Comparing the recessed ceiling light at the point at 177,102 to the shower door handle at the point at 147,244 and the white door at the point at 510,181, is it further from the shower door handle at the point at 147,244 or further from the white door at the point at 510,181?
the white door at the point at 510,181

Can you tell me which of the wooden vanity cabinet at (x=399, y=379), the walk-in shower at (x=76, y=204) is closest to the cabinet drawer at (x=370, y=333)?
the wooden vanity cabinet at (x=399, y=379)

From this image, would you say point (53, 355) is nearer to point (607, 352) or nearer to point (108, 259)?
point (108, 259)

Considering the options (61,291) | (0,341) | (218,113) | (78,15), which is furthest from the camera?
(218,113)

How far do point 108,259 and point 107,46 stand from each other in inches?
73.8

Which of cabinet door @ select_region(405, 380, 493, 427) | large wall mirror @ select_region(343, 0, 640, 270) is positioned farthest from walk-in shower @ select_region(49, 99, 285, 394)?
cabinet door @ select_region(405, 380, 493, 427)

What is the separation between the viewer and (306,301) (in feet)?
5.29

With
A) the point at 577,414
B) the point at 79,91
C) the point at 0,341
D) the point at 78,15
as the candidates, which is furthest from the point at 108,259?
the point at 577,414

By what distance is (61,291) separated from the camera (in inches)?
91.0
+--
EXERCISE GOAL
Can you pull out the lines of the material starting at the line that contains "What is the" and ending at the last line of the material, and reproduce them word for word?

TASK ANSWER
What is the separation between the viewer and (306,301) (in feet)?
5.29

With
A) the point at 577,414
B) the point at 79,91
C) the point at 0,341
D) the point at 78,15
as the candidates, which is furthest from the point at 108,259?
the point at 577,414

By what distance is (61,291) separated from the camera (in inches)?
91.0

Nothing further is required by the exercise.